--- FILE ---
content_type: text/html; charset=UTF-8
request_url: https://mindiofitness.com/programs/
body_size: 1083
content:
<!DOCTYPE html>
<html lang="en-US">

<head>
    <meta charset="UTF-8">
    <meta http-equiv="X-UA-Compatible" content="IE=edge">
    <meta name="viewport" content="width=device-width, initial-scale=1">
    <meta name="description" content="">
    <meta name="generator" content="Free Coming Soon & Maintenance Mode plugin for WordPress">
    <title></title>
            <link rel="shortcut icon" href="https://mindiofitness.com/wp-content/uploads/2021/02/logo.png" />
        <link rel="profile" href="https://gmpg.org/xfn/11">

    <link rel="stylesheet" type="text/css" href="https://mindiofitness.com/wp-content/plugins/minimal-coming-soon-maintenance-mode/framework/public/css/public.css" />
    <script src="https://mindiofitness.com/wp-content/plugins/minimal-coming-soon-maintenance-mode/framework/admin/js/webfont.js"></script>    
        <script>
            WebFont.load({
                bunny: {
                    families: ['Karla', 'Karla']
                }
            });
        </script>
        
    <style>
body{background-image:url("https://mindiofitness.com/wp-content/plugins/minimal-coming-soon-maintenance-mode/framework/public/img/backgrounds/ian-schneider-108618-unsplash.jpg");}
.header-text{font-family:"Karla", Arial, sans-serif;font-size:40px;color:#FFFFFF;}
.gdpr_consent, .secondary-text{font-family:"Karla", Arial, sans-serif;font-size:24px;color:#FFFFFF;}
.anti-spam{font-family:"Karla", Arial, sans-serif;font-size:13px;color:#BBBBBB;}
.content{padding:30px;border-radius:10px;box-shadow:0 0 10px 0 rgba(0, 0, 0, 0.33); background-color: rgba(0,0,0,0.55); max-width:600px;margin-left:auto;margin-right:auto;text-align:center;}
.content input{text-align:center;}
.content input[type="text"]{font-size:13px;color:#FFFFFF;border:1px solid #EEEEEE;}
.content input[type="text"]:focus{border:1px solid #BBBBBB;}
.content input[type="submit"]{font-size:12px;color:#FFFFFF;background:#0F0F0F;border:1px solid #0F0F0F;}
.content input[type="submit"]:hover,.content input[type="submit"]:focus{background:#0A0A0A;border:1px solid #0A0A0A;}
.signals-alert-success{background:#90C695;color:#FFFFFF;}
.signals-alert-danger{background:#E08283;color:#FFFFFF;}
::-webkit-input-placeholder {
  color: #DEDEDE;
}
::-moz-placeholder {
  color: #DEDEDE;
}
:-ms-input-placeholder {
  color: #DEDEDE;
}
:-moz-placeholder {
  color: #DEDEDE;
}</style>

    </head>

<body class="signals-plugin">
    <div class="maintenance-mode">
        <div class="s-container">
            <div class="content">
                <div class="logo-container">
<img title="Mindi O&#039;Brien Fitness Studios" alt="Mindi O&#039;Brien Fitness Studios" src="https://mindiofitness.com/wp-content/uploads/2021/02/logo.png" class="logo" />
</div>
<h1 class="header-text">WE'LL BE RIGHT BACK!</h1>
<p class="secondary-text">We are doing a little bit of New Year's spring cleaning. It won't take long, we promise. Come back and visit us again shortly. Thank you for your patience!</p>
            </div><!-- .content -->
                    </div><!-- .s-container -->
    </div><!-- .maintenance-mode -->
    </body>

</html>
+-------+
**ABOUT THIS TASK:** Identify how many lines in the entries above include the string "align", then state that number alone.

**TASK RESULT:** 2